> **SELECTED PASSAGE**:
▽

Tag: care

Moving Community Mental Health Team In Pursuit of Help

Moving across borders within the NHS is somewhat like going on a pilgrimage for treatment. Before you go you are promised that things are brighter on the other side: more resources, more funding and more staff. My voyage -from an area which didn’t have a pot to put pessimism in as far as mental health services are concerned- was tough. The new team didn’t pick my case up for over a month. The team I had moved from, clearly glad to see the back of me, didn’t send any notes over at all. They probably burnt them all in a bonfire to celebrate my departure. Frustratingly this means I haven’t received the findings from the psychological assessment which I waited six months to complete. Three hours of shaking and crying and no one seems to have bothered writing it up. Ho hum.

One thing I have discovered about moving is that community teams like to do their own thing. They trust their psychologists and their psychiatrists, so even if you come brandishing a 100 page assessment they will likely still want to conduct their own. I’m in a bigger team now, so thankfully the waiting times are shorter. I’ve also, for the first time since leaving CAMHS nearly a year ago, been granted a community psychiatric nurse- something that a staffing crisis caused short supply of in my original county.

△

> **PROBLEMS AND TASKS**:
- A) According to the post about moving mental health teams, how long did the new team take to pick up the writer's case?
- B) Reproduce the stretch of the post from "One thing I" through "my original county.".
The entries that follow have no connection to the post.

> **DATASET RECORDS**:
▽

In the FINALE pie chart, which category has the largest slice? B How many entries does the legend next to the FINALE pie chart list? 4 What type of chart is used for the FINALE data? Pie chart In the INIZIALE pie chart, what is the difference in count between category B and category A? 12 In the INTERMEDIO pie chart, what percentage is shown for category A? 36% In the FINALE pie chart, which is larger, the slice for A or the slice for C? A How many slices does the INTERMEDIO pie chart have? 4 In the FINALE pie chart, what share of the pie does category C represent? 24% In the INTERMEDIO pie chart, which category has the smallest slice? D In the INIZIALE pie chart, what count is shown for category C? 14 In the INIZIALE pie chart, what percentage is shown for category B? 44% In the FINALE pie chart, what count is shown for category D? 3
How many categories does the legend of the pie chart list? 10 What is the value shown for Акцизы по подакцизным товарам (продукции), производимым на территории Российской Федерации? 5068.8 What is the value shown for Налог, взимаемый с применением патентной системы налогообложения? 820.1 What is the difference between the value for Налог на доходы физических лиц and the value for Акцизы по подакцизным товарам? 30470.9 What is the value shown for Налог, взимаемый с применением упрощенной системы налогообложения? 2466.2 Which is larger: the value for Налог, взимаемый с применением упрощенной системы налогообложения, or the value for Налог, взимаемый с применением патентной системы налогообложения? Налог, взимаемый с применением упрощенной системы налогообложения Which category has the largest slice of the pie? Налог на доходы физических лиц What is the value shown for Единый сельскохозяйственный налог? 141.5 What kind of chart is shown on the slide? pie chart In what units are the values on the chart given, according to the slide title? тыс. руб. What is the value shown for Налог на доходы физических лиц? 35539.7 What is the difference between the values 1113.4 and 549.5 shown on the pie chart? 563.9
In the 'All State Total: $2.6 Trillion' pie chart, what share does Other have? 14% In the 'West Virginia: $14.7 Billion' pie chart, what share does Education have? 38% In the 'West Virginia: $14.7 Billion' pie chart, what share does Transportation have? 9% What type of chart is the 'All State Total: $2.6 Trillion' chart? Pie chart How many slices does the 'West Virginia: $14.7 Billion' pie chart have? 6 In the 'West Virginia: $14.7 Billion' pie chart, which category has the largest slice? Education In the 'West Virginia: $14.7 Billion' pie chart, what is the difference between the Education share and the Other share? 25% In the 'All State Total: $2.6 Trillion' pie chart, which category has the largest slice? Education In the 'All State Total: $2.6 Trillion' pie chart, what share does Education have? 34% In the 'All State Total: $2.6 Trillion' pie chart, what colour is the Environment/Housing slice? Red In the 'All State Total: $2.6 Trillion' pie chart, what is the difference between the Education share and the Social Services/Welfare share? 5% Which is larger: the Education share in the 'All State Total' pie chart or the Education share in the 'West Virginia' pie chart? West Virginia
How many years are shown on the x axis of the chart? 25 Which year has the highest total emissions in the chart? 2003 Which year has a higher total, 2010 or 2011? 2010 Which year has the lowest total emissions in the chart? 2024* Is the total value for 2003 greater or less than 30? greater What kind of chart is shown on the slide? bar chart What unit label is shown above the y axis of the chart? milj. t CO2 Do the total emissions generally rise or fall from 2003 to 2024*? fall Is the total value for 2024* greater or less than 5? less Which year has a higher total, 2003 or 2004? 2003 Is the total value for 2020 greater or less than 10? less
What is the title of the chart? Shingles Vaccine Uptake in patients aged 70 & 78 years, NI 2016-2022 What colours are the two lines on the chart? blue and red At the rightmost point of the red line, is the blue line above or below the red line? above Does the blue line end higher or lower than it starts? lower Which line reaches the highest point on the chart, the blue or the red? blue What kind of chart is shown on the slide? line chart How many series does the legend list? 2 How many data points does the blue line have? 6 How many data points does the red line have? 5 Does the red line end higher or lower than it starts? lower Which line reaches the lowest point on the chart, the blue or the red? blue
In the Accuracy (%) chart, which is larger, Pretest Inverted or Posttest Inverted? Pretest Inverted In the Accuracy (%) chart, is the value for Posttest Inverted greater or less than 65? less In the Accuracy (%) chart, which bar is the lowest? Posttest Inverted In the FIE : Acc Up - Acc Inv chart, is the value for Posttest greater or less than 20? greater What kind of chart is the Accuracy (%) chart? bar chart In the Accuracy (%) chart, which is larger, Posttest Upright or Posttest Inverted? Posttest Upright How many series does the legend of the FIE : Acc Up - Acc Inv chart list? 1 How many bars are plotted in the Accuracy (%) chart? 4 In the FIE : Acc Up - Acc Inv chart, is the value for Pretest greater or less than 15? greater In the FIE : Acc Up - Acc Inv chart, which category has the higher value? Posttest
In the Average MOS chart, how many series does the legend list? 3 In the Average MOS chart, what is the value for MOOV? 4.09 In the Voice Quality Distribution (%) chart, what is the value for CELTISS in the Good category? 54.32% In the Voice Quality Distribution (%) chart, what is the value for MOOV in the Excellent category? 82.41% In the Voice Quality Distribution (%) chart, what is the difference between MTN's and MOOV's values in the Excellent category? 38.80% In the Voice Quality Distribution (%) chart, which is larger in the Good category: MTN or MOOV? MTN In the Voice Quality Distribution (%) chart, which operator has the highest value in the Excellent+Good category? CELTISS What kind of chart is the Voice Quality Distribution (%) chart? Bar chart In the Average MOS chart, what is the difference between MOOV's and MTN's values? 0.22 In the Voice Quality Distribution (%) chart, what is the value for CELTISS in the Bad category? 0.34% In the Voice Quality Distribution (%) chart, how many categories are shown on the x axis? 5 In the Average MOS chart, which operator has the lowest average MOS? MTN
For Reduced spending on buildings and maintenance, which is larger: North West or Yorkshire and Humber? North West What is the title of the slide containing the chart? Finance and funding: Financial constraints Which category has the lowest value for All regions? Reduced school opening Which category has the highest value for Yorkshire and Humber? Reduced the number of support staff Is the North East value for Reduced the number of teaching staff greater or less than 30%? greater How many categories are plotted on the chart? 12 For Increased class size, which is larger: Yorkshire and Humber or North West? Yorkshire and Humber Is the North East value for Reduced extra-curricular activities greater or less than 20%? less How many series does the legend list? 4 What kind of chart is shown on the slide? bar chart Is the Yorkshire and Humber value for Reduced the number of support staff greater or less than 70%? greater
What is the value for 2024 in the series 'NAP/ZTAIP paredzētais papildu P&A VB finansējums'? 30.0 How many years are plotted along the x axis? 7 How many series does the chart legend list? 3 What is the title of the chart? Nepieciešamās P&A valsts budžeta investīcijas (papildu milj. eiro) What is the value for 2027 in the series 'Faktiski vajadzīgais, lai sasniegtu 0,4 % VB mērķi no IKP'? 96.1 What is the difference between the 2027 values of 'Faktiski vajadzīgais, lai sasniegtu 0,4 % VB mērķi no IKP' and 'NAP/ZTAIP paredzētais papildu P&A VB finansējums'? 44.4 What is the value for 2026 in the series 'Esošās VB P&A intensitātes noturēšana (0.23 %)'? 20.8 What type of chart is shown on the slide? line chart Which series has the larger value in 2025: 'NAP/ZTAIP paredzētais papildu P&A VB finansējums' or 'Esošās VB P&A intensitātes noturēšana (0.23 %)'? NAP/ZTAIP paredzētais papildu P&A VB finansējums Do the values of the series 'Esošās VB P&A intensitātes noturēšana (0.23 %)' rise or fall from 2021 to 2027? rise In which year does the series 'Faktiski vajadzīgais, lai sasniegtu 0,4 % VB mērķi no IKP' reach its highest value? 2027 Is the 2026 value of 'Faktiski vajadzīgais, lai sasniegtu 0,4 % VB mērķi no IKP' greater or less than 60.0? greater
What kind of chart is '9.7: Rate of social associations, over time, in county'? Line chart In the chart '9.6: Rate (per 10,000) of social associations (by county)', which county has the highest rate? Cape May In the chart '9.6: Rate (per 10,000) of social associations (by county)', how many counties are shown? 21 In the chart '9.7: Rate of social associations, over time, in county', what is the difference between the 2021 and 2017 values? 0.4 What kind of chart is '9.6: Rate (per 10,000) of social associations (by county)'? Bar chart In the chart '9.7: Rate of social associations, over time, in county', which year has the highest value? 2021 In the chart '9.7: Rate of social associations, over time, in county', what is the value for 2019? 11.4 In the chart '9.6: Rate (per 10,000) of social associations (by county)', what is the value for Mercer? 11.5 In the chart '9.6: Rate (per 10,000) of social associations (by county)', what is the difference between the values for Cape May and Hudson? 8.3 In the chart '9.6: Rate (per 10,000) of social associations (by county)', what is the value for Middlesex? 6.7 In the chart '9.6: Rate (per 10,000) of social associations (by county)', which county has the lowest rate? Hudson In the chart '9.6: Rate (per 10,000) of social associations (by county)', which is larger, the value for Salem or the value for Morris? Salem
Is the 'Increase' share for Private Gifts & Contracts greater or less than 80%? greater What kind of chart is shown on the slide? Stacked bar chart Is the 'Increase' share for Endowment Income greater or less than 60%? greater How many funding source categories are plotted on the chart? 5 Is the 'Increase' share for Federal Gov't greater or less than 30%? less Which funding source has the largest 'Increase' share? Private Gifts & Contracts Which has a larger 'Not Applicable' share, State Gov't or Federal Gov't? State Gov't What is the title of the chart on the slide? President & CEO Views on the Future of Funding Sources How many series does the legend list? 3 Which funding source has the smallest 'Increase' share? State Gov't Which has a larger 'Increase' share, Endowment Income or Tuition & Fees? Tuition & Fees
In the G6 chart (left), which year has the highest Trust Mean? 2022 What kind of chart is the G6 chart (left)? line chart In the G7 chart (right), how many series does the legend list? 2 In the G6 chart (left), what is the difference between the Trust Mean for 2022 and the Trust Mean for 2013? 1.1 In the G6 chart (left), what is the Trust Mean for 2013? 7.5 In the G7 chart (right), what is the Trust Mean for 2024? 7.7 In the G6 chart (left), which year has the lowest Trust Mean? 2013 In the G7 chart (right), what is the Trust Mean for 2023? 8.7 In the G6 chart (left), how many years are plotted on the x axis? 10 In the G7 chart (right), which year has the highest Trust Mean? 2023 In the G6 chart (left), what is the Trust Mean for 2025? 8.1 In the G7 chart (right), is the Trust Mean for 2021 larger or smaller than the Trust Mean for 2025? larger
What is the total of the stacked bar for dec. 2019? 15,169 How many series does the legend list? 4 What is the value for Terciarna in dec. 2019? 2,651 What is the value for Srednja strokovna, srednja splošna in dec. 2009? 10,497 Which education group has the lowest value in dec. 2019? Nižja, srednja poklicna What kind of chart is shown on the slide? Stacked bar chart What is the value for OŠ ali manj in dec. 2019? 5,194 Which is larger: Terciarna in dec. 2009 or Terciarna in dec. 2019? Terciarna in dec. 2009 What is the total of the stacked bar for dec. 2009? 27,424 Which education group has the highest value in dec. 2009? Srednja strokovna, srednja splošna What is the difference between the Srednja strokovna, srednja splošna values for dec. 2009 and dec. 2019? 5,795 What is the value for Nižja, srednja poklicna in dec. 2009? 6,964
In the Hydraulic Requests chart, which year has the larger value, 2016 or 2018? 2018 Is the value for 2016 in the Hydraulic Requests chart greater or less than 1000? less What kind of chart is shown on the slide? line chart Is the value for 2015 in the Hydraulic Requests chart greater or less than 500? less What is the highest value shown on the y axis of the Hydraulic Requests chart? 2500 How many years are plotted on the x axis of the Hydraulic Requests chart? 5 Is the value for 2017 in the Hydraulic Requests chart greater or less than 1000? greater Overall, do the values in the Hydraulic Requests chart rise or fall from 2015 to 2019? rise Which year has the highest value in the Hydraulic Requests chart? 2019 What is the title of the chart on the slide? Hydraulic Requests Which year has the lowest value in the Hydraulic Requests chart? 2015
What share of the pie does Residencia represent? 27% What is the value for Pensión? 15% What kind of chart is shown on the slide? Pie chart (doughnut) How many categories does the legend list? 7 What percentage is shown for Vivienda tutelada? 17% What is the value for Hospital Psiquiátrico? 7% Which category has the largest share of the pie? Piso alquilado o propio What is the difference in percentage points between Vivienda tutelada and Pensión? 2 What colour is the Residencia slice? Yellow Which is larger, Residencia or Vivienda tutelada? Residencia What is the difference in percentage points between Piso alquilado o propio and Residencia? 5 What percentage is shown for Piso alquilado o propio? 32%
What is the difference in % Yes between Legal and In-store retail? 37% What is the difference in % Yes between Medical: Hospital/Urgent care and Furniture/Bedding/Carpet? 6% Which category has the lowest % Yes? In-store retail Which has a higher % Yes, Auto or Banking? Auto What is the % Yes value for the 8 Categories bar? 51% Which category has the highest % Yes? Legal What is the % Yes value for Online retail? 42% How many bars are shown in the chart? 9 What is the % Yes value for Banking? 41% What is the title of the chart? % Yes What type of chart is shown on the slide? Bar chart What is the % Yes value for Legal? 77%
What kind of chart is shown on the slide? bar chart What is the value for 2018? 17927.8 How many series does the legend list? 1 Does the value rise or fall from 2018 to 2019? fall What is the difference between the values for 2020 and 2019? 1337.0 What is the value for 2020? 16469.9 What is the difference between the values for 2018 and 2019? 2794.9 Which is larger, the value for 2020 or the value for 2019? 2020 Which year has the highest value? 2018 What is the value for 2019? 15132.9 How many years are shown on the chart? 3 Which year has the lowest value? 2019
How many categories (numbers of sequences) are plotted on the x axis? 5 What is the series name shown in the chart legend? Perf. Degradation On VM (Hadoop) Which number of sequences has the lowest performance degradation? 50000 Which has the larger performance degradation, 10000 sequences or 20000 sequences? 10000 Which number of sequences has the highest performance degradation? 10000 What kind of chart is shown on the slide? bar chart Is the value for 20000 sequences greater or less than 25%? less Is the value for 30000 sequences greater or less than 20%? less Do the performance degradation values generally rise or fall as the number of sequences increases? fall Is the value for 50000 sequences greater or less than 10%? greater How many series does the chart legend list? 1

△

> **EXPECTED OUTPUTS**:
- A) Over a month.

- B)
One thing I have discovered about moving is that community teams like to do their own thing. They trust their psychologists and their psychiatrists, so even if you come brandishing a 100 page assessment they will likely still want to conduct their own. I’m in a bigger team now, so thankfully the waiting times are shorter. I’ve also, for the first time since leaving CAMHS nearly a year ago, been granted a community psychiatric nurse- something that a staffing crisis caused short supply of in my original county.